Robot learning is driven by adaptive algorithms and comprehensive training in both virtual and real-world settings. This lets humanoid robots acquire and refine intricate skills like bipedal locomotion, object manipulation, and social interactions.
Developers use an optimized software stack that includes data ingestion and processing pipelines, training frameworks, and containerized microservices to power scalable and efficient training. AI foundation models, simulation environments, synthetic data, and specialized learning techniques such as reinforcement learning and imitation learning are used to train robots to perform tasks like grasping objects or navigating obstacles in different scenes.
Training uses digital twins that accurately simulate real scenarios, providing a risk-free environment for robot models to learn and improve. This eliminates the risk of physical damage and enables faster iteration by training many different models simultaneously. In simulations, operators can easily introduce variability and noise into scenes, giving robot models a richer set of experience data to learn from.
Once the robot’s skills are adequately refined in the digital world, the models can be deployed on the real robot. In some cases, training continues with the robot operating and practicing in the real world.

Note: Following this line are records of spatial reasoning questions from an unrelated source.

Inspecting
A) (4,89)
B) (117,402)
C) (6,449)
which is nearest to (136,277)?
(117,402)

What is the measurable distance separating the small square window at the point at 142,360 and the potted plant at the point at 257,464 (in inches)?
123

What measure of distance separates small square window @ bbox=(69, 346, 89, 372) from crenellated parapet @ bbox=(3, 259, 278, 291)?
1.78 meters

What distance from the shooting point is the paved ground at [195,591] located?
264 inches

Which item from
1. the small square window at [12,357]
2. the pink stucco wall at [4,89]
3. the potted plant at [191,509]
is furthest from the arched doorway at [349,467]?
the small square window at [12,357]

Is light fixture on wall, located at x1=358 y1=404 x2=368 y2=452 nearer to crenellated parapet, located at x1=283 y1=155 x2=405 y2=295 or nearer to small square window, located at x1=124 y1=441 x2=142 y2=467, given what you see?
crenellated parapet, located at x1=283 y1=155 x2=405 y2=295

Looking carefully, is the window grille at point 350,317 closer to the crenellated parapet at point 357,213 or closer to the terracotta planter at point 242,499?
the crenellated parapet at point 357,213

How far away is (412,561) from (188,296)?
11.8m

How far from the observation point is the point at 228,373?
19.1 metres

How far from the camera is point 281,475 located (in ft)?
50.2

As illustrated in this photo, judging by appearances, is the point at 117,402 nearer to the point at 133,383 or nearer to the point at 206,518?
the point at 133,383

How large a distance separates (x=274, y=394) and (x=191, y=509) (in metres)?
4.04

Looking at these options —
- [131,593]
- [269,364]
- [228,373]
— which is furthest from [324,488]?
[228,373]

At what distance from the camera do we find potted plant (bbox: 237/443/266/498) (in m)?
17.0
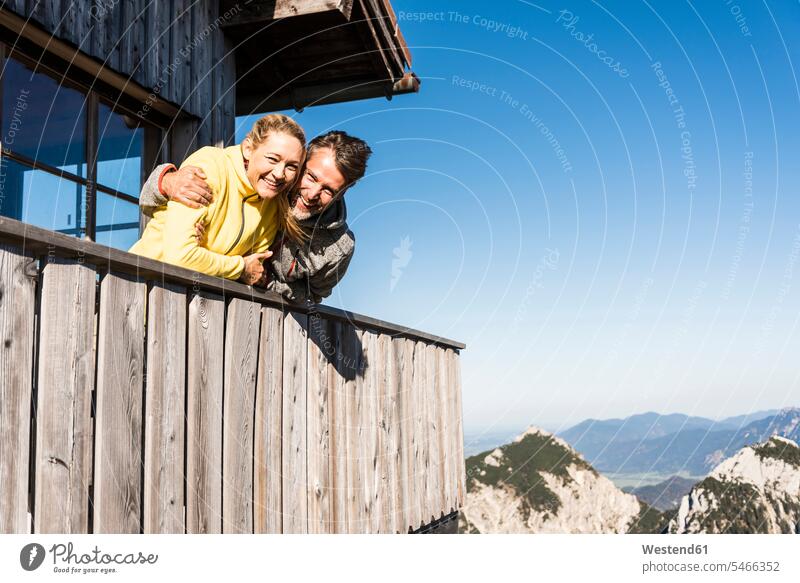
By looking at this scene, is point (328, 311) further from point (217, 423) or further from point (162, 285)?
point (162, 285)

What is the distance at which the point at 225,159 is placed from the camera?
289 centimetres

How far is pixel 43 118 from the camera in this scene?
4.15 metres

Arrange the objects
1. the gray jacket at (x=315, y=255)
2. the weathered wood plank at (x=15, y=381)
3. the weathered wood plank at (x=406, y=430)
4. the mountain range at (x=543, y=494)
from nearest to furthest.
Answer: the weathered wood plank at (x=15, y=381)
the gray jacket at (x=315, y=255)
the weathered wood plank at (x=406, y=430)
the mountain range at (x=543, y=494)

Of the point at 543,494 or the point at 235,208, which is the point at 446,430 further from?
the point at 543,494

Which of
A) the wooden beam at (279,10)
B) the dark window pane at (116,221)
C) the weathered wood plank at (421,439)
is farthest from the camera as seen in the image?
the wooden beam at (279,10)

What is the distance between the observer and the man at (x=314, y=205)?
8.76ft

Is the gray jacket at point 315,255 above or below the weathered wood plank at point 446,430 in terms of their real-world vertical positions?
above

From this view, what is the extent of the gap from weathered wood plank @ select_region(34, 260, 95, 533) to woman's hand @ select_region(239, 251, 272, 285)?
3.03ft

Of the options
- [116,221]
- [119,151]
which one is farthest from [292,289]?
[119,151]

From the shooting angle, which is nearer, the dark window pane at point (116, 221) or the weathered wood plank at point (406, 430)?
the dark window pane at point (116, 221)

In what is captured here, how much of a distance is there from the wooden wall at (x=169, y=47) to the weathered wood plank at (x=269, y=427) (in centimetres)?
219

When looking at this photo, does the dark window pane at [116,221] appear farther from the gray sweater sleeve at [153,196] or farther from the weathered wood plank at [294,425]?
the gray sweater sleeve at [153,196]

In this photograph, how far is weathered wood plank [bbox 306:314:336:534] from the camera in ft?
11.6
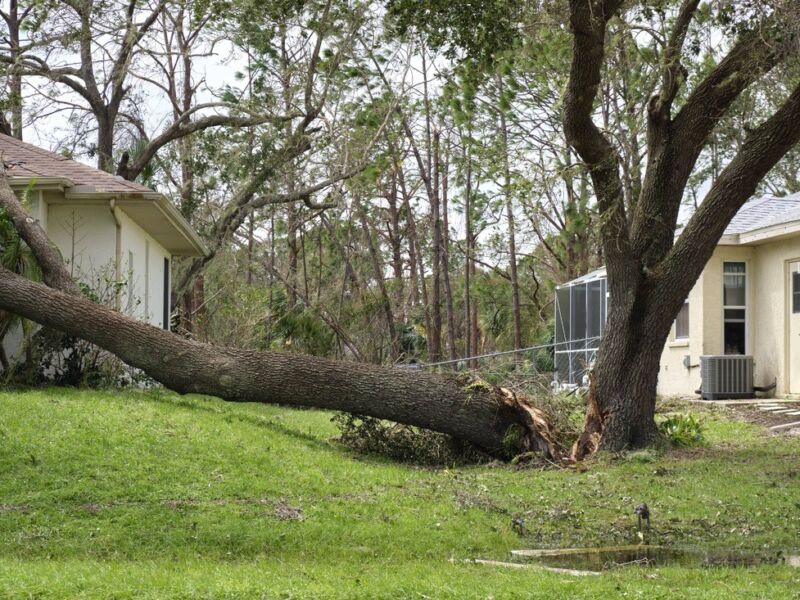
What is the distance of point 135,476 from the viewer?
9633 mm

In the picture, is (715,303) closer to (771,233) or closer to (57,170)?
(771,233)

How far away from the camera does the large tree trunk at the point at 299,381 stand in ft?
41.4

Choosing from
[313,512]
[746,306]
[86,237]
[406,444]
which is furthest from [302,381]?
[746,306]

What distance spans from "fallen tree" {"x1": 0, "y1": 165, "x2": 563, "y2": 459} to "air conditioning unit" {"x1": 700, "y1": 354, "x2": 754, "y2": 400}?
690 centimetres

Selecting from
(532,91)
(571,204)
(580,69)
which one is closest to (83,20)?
(532,91)

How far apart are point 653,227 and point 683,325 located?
8.46 m

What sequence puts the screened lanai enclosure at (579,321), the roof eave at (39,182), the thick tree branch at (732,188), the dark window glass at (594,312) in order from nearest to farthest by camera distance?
1. the thick tree branch at (732,188)
2. the roof eave at (39,182)
3. the screened lanai enclosure at (579,321)
4. the dark window glass at (594,312)

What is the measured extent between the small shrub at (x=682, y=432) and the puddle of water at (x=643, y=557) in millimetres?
4581

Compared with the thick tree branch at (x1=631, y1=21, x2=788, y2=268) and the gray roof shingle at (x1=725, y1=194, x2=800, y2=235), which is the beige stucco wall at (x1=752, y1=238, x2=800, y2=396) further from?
the thick tree branch at (x1=631, y1=21, x2=788, y2=268)

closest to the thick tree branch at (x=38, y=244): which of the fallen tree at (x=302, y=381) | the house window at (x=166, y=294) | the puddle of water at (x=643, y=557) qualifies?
the fallen tree at (x=302, y=381)

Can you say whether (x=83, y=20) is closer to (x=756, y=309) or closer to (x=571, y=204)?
(x=571, y=204)

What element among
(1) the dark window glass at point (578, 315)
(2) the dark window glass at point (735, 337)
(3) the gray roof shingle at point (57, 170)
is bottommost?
(2) the dark window glass at point (735, 337)

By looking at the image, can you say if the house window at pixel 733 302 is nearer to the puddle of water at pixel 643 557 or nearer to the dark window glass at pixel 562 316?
the dark window glass at pixel 562 316

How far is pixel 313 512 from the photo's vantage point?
9094 millimetres
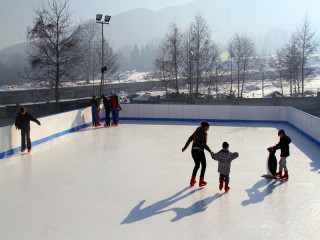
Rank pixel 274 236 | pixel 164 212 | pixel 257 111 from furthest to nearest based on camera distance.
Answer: pixel 257 111 → pixel 164 212 → pixel 274 236

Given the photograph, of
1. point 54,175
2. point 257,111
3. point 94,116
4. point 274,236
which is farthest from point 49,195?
point 257,111

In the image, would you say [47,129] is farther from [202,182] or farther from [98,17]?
[98,17]

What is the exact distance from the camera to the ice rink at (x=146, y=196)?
524 centimetres

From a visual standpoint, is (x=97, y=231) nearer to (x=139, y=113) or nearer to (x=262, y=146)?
(x=262, y=146)

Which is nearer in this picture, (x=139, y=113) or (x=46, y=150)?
(x=46, y=150)

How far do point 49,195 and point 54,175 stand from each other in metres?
1.52

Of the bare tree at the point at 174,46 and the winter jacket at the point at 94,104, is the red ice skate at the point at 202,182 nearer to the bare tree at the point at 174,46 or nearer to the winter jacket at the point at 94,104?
the winter jacket at the point at 94,104

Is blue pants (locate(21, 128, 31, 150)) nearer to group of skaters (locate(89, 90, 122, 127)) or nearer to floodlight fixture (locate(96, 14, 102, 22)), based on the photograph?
group of skaters (locate(89, 90, 122, 127))

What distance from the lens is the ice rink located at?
5.24 meters

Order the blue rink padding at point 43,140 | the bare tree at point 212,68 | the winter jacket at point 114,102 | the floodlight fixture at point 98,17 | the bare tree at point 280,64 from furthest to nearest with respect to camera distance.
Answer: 1. the bare tree at point 280,64
2. the bare tree at point 212,68
3. the floodlight fixture at point 98,17
4. the winter jacket at point 114,102
5. the blue rink padding at point 43,140

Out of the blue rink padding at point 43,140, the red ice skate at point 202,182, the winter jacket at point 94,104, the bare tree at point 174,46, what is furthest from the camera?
the bare tree at point 174,46

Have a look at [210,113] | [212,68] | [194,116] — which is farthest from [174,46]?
[210,113]

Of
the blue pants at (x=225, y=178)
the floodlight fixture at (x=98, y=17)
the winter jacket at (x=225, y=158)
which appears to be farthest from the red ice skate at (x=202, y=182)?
the floodlight fixture at (x=98, y=17)

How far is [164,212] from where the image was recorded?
5961 millimetres
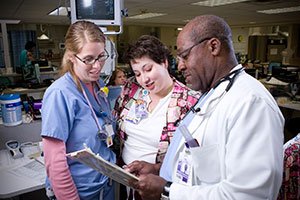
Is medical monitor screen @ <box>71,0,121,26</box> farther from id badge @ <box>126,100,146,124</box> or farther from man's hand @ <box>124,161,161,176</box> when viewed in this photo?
man's hand @ <box>124,161,161,176</box>

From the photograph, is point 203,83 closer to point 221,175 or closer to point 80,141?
point 221,175

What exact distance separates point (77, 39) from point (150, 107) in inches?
21.9

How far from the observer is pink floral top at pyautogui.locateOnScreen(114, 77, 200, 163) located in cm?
138

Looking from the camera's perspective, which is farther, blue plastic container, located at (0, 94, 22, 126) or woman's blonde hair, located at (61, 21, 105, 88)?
blue plastic container, located at (0, 94, 22, 126)

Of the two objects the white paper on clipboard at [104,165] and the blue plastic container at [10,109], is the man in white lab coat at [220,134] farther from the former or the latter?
the blue plastic container at [10,109]

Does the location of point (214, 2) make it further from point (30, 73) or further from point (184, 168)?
point (184, 168)

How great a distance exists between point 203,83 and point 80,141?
2.05 feet

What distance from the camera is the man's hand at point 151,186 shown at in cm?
95

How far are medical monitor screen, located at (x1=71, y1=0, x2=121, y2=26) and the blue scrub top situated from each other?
34.9 inches

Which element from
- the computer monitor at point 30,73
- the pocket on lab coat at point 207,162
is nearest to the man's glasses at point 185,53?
the pocket on lab coat at point 207,162

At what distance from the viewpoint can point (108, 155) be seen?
1357 millimetres

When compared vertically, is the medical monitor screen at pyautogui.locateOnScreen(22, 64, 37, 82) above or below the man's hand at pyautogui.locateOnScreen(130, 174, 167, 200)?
below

Important emerging humanoid robot training techniques include:
- Machine Learning: Humanoid robots are equipped with machine learning algorithms that let them analyze data to learn from past actions and process data from sensors to make informed decisions in real time.
- Imitation Learning: Robots can acquire new skills by replicating movements demonstrated by humans. These actions are captured by sensors or cameras, then translated into robotic commands that mimic the observed behaviors. This approach is especially useful for teaching robots nuanced, complex tasks that are difficult to codify with traditional programming methods.
- Reinforcement Learning: In this technique, an algorithm uses a mathematical equation to reward robots for correct actions and penalize them for incorrect actions. Through trial and error and the associated reward system, the robot adapts and improves its performance over time.